TASK STATEMENT: Copy the items below, changing "furthest" to "farthest" and keeping every other word as it is.

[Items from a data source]
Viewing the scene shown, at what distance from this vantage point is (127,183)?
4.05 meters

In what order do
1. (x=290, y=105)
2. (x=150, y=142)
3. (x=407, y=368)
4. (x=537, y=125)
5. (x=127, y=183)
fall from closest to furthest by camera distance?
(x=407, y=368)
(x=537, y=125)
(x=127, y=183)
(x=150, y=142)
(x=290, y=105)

CORRECT RESULT:
Viewing the scene shown, at what distance from this vantage point is (127,183)?
4.05 meters

In what order do
1. (x=290, y=105)
2. (x=150, y=142)
3. (x=407, y=368)
4. (x=537, y=125)
5. (x=127, y=183)
fall from closest to farthest by camera distance?
(x=407, y=368)
(x=537, y=125)
(x=127, y=183)
(x=150, y=142)
(x=290, y=105)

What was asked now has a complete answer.